(Short web captions)
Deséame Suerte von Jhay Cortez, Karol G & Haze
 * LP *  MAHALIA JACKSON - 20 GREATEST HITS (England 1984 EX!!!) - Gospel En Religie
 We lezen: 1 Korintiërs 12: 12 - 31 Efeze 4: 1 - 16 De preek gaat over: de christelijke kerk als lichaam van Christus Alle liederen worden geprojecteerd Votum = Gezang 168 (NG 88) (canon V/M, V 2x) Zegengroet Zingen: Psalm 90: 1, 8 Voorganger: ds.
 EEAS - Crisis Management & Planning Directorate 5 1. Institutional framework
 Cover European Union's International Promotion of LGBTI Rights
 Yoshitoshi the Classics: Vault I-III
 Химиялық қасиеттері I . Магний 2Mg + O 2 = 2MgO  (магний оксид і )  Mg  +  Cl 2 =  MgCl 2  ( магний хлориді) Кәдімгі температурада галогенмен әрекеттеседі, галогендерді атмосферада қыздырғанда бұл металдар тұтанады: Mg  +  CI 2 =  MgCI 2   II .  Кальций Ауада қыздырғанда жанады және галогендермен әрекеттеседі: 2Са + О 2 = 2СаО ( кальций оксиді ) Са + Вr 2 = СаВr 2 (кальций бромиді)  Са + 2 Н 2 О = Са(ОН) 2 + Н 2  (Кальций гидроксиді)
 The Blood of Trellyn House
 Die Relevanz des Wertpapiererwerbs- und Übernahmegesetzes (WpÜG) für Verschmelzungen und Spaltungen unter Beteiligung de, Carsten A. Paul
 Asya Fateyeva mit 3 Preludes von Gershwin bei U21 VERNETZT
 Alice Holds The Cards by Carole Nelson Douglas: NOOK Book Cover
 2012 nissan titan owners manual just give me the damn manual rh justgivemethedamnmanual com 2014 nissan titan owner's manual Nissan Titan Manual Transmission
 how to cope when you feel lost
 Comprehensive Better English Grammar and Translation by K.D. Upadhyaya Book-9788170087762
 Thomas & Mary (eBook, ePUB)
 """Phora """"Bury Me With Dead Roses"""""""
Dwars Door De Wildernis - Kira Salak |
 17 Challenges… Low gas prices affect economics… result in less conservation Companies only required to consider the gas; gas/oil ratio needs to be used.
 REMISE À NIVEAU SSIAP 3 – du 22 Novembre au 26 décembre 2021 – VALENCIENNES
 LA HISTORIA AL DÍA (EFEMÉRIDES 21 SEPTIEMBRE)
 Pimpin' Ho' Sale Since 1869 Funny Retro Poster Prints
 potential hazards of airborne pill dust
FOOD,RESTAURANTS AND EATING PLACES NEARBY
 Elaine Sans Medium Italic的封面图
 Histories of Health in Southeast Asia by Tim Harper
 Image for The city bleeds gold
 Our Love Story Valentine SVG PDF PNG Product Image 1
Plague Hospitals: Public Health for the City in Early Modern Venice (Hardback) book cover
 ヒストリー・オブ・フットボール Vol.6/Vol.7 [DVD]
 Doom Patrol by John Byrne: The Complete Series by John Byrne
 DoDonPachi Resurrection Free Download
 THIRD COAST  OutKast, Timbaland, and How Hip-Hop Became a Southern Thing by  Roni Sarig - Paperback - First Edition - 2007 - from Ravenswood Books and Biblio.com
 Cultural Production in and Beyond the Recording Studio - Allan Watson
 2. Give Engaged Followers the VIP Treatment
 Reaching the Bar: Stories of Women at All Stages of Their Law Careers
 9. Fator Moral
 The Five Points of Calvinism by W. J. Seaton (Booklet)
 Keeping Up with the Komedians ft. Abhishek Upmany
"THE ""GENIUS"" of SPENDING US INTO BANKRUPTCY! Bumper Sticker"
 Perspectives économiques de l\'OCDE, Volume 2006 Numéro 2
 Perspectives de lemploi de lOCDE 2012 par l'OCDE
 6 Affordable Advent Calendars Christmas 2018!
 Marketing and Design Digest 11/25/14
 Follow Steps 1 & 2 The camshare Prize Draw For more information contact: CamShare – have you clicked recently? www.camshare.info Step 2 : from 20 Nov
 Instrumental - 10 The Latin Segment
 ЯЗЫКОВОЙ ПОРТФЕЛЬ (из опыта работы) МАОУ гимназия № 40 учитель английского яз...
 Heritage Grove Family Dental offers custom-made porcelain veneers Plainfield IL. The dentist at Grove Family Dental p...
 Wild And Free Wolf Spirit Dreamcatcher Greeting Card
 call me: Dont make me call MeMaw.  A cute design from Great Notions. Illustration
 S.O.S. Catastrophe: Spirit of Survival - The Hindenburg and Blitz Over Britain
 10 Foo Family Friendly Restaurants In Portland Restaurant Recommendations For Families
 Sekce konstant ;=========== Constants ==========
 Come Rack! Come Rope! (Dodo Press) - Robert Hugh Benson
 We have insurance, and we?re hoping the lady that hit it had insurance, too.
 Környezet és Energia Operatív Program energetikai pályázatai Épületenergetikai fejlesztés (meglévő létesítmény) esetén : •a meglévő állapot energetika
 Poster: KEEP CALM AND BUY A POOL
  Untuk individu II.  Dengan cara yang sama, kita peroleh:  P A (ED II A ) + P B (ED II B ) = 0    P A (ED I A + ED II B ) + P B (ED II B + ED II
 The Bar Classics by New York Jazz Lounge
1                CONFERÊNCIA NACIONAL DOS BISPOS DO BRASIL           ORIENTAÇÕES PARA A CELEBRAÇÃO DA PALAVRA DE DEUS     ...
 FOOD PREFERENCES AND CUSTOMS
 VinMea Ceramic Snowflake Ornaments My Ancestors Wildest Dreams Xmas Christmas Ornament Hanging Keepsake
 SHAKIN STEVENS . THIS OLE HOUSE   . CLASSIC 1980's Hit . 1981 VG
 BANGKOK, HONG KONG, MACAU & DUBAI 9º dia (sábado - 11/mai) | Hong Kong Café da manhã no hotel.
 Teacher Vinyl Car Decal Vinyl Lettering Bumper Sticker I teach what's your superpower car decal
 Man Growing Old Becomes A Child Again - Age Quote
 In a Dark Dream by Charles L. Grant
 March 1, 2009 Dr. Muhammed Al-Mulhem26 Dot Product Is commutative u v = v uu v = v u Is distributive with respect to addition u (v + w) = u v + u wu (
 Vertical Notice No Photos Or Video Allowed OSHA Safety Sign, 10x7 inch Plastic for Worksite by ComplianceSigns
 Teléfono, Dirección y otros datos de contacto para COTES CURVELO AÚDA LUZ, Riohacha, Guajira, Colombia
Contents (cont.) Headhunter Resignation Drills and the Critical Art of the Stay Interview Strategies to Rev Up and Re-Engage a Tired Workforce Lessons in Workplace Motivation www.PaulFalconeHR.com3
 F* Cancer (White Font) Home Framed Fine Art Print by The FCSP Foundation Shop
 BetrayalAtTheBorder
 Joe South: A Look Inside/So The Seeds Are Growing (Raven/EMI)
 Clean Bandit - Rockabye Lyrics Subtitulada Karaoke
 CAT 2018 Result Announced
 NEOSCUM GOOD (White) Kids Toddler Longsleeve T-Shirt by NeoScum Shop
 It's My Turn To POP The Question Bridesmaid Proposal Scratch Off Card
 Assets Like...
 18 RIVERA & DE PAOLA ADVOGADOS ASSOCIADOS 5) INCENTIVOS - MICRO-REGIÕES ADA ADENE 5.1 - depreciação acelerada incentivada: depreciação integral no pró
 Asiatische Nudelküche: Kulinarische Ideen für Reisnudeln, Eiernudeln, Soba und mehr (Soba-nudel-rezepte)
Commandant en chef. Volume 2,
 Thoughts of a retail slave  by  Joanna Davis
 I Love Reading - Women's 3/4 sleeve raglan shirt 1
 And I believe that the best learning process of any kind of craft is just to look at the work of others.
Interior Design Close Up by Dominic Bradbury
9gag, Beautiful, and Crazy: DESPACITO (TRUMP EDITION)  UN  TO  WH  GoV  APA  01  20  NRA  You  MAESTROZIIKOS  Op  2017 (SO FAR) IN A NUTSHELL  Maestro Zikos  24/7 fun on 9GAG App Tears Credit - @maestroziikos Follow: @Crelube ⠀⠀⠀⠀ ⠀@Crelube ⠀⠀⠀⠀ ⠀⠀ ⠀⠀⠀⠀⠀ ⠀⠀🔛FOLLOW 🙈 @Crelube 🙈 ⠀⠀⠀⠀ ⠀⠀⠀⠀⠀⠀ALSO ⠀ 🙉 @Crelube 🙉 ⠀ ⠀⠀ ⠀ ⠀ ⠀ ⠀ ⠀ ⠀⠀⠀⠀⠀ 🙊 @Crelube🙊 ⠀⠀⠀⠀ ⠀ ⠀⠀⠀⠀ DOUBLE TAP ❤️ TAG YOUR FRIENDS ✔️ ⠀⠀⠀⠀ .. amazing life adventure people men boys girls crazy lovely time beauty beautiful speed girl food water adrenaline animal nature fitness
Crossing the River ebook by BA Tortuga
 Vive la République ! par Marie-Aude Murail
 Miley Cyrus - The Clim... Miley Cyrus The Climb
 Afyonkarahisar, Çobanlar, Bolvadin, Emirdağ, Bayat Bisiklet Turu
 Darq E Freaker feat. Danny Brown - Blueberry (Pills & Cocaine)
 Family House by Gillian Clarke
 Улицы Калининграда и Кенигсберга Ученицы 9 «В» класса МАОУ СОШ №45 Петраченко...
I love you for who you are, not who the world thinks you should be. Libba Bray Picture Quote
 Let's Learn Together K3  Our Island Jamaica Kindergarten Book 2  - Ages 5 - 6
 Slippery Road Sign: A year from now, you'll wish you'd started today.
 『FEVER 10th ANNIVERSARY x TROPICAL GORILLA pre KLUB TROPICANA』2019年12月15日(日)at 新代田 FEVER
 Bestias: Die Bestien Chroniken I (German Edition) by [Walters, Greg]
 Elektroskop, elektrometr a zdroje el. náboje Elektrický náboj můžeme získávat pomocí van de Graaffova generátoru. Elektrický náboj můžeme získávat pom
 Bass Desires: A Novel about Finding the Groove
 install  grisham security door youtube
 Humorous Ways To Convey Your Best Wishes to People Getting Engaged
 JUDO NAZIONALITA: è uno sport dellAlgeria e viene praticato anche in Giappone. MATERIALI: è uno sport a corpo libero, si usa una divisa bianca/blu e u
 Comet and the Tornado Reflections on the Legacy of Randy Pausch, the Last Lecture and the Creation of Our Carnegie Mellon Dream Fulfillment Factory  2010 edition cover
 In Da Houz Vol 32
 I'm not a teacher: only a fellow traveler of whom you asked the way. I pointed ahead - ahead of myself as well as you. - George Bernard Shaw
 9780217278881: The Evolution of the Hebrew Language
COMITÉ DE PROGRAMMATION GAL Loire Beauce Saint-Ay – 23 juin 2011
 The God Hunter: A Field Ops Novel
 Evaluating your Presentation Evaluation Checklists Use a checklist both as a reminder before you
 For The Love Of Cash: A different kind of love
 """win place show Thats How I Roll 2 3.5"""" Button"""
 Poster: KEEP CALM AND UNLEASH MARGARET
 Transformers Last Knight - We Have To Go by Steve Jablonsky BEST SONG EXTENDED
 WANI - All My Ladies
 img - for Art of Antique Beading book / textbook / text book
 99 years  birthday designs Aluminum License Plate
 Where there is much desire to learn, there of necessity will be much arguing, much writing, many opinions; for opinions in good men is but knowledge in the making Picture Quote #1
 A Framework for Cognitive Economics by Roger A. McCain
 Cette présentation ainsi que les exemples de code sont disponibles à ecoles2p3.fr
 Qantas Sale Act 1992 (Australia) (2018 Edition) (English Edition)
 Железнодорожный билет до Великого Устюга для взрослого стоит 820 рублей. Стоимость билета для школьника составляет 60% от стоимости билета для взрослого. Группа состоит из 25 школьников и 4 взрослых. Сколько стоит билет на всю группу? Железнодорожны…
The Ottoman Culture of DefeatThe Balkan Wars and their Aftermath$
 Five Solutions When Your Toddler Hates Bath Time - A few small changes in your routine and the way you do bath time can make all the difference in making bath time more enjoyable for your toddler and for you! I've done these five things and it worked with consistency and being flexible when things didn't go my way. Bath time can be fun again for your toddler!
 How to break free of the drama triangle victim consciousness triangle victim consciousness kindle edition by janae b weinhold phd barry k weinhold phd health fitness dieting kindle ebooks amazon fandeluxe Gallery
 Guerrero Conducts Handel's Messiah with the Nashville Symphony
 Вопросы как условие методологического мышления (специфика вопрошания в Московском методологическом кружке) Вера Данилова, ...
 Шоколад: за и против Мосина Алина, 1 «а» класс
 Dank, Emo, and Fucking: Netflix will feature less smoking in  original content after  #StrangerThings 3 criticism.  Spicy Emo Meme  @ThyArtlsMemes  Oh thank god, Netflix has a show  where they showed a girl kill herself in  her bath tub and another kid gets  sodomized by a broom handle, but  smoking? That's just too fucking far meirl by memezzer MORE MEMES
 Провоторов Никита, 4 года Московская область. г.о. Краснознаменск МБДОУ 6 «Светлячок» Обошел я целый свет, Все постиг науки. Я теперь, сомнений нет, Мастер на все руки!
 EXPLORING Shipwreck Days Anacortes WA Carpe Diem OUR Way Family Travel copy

# Exercise brief:
Only the lines above starting with the one with "I Love Reading" and going through the one with "JUDO NAZIONALITA: è" are to be copied, word for word and with both ends kept.

# Solution for this problem:
 I Love Reading - Women's 3/4 sleeve raglan shirt 1
 And I believe that the best learning process of any kind of craft is just to look at the work of others.
Interior Design Close Up by Dominic Bradbury
9gag, Beautiful, and Crazy: DESPACITO (TRUMP EDITION)  UN  TO  WH  GoV  APA  01  20  NRA  You  MAESTROZIIKOS  Op  2017 (SO FAR) IN A NUTSHELL  Maestro Zikos  24/7 fun on 9GAG App Tears Credit - @maestroziikos Follow: @Crelube ⠀⠀⠀⠀ ⠀@Crelube ⠀⠀⠀⠀ ⠀⠀ ⠀⠀⠀⠀⠀ ⠀⠀🔛FOLLOW 🙈 @Crelube 🙈 ⠀⠀⠀⠀ ⠀⠀⠀⠀⠀⠀ALSO ⠀ 🙉 @Crelube 🙉 ⠀ ⠀⠀ ⠀ ⠀ ⠀ ⠀ ⠀ ⠀⠀⠀⠀⠀ 🙊 @Crelube🙊 ⠀⠀⠀⠀ ⠀ ⠀⠀⠀⠀ DOUBLE TAP ❤️ TAG YOUR FRIENDS ✔️ ⠀⠀⠀⠀ .. amazing life adventure people men boys girls crazy lovely time beauty beautiful speed girl food water adrenaline animal nature fitness
Crossing the River ebook by BA Tortuga
 Vive la République ! par Marie-Aude Murail
 Miley Cyrus - The Clim... Miley Cyrus The Climb
 Afyonkarahisar, Çobanlar, Bolvadin, Emirdağ, Bayat Bisiklet Turu
 Darq E Freaker feat. Danny Brown - Blueberry (Pills & Cocaine)
 Family House by Gillian Clarke
 Улицы Калининграда и Кенигсберга Ученицы 9 «В» класса МАОУ СОШ №45 Петраченко...
I love you for who you are, not who the world thinks you should be. Libba Bray Picture Quote
 Let's Learn Together K3  Our Island Jamaica Kindergarten Book 2  - Ages 5 - 6
 Slippery Road Sign: A year from now, you'll wish you'd started today.
 『FEVER 10th ANNIVERSARY x TROPICAL GORILLA pre KLUB TROPICANA』2019年12月15日(日)at 新代田 FEVER
 Bestias: Die Bestien Chroniken I (German Edition) by [Walters, Greg]
 Elektroskop, elektrometr a zdroje el. náboje Elektrický náboj můžeme získávat pomocí van de Graaffova generátoru. Elektrický náboj můžeme získávat pom
 Bass Desires: A Novel about Finding the Groove
 install  grisham security door youtube
 Humorous Ways To Convey Your Best Wishes to People Getting Engaged
 JUDO NAZIONALITA: è uno sport dellAlgeria e viene praticato anche in Giappone. MATERIALI: è uno sport a corpo libero, si usa una divisa bianca/blu e u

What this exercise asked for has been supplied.